We local and regional leaders know that development, sustainability, and urbanization are inseparable. That’s why we’ve been advocating, through UCLG and the Global Taskforce, for links to be made between these new agendas at global level, and for synergies to be harnessed between them on the ground.

He further expressed that “one of UCLG’s founding principles is that we all become stronger when we share and learn from one another. The Guangzhou Award continues in this proud tradition”.

From 15 very interesting cases that can be visited at the Guangzhou Award site, five winners were selected:


Youth Lead the Change: Youth Participatory Budgeting, Boston (USA)

This initiative aims to empower youth to participate in the decision-making process of the city. Young population between 12 and 25 years acquire access to the participatory policymaking by participatory budgeting. In order to engage different youth communities from the city, the project developed an extensive network of partners like youth serving agencies, schools, universities.

Climate resilient Neighbourhood, Copenhagen (Denmark)

The St. Kjelds initiative is the pilot experience for the Copenhagen Adaptation Plan that aims to build resilience at neighbourhood level and improve urban life for its citizens. Heavy rains and floods in the city since 2011 changed the perceptions of the city to climate change risks. In order to avoid future floods, the initiative proposed sustainable storm water management through green solutions on the surface creating greener urban spaces.  

The La Paz Zebras: Citizen Culture Project, La Paz (Bolivia)

This initiative aims to raise public awareness on road safety at city level by actively training vulnerable youth to become “civic educators”. The aim is to change both driver and pedestrian behaviour and to encourage both groups to obey traffic signs and rules. The outcome is both changing people’s behaviour resulting in less traffic congestion and accidents, and providing youth at risk with a unique opportunity to become active and responsible citizens. The initiative tackles road safety in a friendly and comic way. At the same time that engages and integrates youth at risk. Youth are given a meaningful role in society, one which both empowers them and provides them with respect and dignity.

Integrated Community Based Solid Waste Management project, Qalyubeya Governorate (Egypt)

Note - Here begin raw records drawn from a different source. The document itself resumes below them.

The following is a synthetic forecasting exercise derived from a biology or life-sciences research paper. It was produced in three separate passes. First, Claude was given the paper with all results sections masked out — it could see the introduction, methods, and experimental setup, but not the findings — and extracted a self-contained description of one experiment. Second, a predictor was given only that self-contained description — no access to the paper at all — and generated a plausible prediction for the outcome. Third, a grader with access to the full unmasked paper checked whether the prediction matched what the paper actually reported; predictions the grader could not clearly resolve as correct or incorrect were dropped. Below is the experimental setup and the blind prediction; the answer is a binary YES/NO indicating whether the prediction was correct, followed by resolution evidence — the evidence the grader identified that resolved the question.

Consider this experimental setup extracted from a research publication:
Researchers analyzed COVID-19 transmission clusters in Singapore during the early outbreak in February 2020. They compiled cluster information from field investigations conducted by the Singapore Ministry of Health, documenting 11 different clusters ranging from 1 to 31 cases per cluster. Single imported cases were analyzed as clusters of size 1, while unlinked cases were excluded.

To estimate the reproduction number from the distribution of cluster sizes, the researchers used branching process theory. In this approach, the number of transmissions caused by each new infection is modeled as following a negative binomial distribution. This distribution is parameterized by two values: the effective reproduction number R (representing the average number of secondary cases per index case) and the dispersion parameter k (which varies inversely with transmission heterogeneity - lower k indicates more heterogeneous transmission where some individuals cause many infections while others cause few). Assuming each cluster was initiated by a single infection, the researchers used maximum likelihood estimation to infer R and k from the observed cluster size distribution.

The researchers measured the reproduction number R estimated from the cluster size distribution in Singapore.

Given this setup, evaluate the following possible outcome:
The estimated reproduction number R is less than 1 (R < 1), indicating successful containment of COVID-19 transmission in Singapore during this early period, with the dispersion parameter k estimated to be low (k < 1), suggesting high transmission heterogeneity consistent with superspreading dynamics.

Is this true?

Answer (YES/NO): YES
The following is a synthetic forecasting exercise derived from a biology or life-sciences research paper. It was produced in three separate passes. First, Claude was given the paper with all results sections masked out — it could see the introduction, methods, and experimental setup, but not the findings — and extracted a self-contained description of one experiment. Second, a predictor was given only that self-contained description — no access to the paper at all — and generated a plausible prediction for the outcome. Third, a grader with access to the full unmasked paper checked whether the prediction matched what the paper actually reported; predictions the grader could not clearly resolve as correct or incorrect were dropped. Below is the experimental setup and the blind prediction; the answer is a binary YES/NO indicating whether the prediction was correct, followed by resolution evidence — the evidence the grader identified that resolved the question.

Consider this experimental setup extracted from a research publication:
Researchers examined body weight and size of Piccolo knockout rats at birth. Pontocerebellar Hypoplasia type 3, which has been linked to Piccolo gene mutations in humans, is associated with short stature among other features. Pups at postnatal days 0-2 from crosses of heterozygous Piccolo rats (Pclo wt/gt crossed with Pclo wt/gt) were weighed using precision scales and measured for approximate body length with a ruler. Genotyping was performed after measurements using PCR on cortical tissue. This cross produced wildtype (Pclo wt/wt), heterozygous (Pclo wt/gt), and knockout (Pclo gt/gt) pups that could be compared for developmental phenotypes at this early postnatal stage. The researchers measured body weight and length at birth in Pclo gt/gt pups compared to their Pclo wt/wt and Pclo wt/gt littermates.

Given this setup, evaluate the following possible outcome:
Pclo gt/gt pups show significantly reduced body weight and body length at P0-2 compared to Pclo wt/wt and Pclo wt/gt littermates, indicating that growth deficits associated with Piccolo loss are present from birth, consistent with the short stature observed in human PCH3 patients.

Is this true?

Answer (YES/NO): NO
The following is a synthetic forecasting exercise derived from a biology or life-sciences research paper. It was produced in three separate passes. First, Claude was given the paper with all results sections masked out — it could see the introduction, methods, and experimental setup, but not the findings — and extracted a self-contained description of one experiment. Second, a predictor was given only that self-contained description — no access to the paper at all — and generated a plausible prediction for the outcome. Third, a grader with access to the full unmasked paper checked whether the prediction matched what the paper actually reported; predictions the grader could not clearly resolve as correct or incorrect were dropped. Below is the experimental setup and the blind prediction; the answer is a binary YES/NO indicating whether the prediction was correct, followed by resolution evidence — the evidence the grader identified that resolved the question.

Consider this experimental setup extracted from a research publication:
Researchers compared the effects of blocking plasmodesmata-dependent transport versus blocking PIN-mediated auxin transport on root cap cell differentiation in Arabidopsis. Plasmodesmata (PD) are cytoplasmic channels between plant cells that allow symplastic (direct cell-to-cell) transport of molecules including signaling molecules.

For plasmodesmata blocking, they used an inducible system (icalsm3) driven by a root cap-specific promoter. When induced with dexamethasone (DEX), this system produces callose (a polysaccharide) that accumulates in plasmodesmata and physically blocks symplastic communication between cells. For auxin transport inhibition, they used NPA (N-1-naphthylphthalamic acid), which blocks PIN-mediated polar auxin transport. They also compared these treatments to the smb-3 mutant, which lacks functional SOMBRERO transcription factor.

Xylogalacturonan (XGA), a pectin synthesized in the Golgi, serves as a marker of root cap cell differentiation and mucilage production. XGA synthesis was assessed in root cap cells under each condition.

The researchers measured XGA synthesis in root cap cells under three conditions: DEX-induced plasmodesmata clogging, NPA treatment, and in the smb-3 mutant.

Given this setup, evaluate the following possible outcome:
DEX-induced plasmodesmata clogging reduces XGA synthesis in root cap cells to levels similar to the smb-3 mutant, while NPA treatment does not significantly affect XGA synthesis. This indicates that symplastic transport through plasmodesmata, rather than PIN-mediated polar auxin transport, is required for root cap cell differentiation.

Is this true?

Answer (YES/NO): NO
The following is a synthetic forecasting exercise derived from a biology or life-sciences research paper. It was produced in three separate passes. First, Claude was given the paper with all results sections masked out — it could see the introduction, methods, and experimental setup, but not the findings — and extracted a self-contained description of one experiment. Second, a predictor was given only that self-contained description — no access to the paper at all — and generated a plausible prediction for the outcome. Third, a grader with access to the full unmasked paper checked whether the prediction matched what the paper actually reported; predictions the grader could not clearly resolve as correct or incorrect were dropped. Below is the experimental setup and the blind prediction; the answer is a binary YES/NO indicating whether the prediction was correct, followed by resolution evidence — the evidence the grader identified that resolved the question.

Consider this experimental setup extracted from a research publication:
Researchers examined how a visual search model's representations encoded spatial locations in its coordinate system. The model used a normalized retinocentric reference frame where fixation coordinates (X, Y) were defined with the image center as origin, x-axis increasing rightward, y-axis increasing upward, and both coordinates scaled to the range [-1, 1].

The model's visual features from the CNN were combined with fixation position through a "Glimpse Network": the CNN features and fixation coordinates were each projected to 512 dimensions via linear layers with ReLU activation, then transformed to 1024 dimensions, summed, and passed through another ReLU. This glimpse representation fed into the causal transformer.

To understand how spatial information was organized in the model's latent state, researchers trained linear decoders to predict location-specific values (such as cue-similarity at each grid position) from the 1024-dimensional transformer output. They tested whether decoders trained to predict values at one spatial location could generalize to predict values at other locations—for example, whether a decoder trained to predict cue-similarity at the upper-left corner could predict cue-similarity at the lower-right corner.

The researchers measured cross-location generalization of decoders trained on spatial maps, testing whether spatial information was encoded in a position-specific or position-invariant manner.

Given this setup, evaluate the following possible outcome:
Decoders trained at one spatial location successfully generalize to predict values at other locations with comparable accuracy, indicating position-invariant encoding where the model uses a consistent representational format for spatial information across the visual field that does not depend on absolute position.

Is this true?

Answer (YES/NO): NO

Qalyubeya Governorate is part of Greater Cairo, which is one of the largest urban areas in Africa, with a mosaic of sub-cities where over 20 million people live. Rapid urbanization has caused an increase in informal housing areas, informal enterprises and growing inequality, which also affect the informal waste collectors and recyclers known as Zabaleen. These communities are now critical in promoting urban sustainability as Cairo continues to grow. Every year, more than 21 million tons of municipal waste is generated and the city would not be able to manage this escalating volume of waste in an effective and environmentally sound manner, without the contribution of the these informal waste pickers, living around the cities of Khosoos and Khanka in the Qalyubeya Governorate. This initiative presents an integrated approach towards waste management issues. There is a strong positive social, economic and environmental impact, affecting the lives of over 750,000 inhabitants and improving the living and working conditions of 20,000 informal waste collectors and recyclers residing in this area.

Songpa Solar Nanum (Sharing) Power Plant, Songpa-gu (South Korea)

This initiative presents a creative business and technology model to promote renewable energy – a public solar generation plant development that seeks to integrate issues of environmental sustainability and energy welfare. It offers an alternative to the common practice of energy subsidy.